ANGELA SAURINE reveals the best things to do on a family holiday to New Zealand’s North Island
1. Mine Bay Māori Rock Carvings
Kayak beside the magnificent 14-metre-high Māori rock carvings on Lake Taupō at Mine Bay. The carvings were made in the 1970s by Matahi Whakataka-Brightwell and a team of artists. The main carving takes the face of Matahi’s ancestor, Ngātoroirangi, the visionary Māori navigator who guided the Tūwharetoa and Te Arawa tribes to Taupō 1,000 years ago.
2. Hamilton Zoo
This 25ha zoo is home to more than 600 native and exotic animals and boasts the largest walk-through aviary in New Zealand. You can go behind the scenes on a Face2Face encounter or catch a “meet the keeper” talk highlighting the characters and personalities of animals, their feeding and enrichment. There’s an onsite cafe and scenic picnic areas to have lunch.
3. Waikato Museum, Hamilton
On the banks of the Waikato River in Hamilton’s south-end cultural precinct, this museum offers an insight into the area’s rich history of arts and culture. Highlights include the majestic war waka, Te Winika, and the hands-on science galleries for children.
4. Redwoods Treewalk, Rotorua
See 75-metre-tall Coastal Redwoods as you walk across eco-suspended bridges and platforms at this Rotorua attraction. The award-winning eco-tourism operator’s new night-time experience – illuminated with lantern creations – is truly special. Purpose-built baby strollers are available for guests to use.
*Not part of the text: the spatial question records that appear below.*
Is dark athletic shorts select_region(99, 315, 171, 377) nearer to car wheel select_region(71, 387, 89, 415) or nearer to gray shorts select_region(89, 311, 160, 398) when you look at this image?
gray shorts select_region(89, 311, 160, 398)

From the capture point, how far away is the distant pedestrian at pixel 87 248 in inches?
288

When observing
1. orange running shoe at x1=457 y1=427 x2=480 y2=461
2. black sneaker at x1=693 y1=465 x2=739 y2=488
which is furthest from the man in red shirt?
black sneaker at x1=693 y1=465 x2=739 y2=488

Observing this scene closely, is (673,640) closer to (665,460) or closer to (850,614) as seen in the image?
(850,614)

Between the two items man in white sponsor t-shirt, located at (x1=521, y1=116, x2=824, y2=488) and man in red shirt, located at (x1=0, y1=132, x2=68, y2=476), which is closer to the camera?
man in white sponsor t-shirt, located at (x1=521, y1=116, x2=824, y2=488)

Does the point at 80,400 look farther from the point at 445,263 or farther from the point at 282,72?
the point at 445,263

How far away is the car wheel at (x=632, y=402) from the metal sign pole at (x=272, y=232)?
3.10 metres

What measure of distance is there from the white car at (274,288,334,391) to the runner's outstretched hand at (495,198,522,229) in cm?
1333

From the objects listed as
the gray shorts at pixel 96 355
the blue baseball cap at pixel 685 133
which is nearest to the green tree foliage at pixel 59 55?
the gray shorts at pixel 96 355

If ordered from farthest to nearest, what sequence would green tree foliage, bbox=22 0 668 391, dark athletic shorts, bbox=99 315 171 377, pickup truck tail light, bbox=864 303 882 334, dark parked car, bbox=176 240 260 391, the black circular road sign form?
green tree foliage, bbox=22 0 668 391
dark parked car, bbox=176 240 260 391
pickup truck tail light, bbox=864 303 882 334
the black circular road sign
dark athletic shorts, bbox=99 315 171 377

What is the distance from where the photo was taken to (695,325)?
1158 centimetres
5. Hot Water Beach, The Coromandel
Kids will love digging their own hot pool at this appropriately named beach in The Coromandel, on the North Island’s east coast. A natural spring runs deep beneath the surface, bubbling up to emerge through the golden sand. The best time to visit is two hours either side of low tide.
6. Dolphin Seafaris, Bay of Plenty
Swim with wild dolphins on a tour with Dolphin Seafaris in the Bay of Plenty. As well as common dolphins, you are also likely to encounter orcas (aka killer whales), humpback whales, pilot whales, little penguins and New Zealand fur seals. Dolphin Seafaris eco-tours depart daily during the summer season, from November to April, and on weekends and during school holidays the rest of the year. The company has a 95 per cent success rate of seeing dolphins in summer, and guests get to swim with them 85 per cent of the time.
7. Bullswool Farm Heritage Park, The Coromandel
Children can feed the animals at this working farm, a 1.5-hour drive south of Auckland, in the southern part of The Coromandel. The farm’s sheep shed, stables, toolshed and milking shed have all been restored and set up as fun and interactive museums, telling the story of New Zealand’s early farming life. Visitors also have access to the Farm’s Native Bird Reserve, an award-winning conservation project that provides information about the country’s Indigenous birds, plants and aquatic animals.
8. Wellington Cable Car
Take the five-minute ride from the heart of the city and up through the hillside terraced houses of Kelburn, to the lookout perched high above. From there you can visit the Botanic Garden, Cable Car Museum, Space Place (at Carter Observatory) and ZEALANDIA (via free shuttle).
9. Orakei Korako Cave and Thermal Park
Admire the power of Mother Nature in the geysers, hot springs, bubbling mud pools and colourful silica terraces at Orakei Korako Cave and Thermal Park. The attraction, between Taupo and Rotorua on the banks of the Waikato River, can be reached via a short ferry ride over Lake Ohakuri.
10. ZEALANDIA, Wellington
Walk amongst rare birds like hihi, kākāriki and takahē and spot prehistoric reptiles, such as the tuatara, bathing in the sun at this urban eco-sanctuary, which is home to more than 40 rare species of native wildlife. See how the sanctuary transforms after dark on a guided tour and search for thousands of glow worms and more than 150 kiwi roaming free at the site.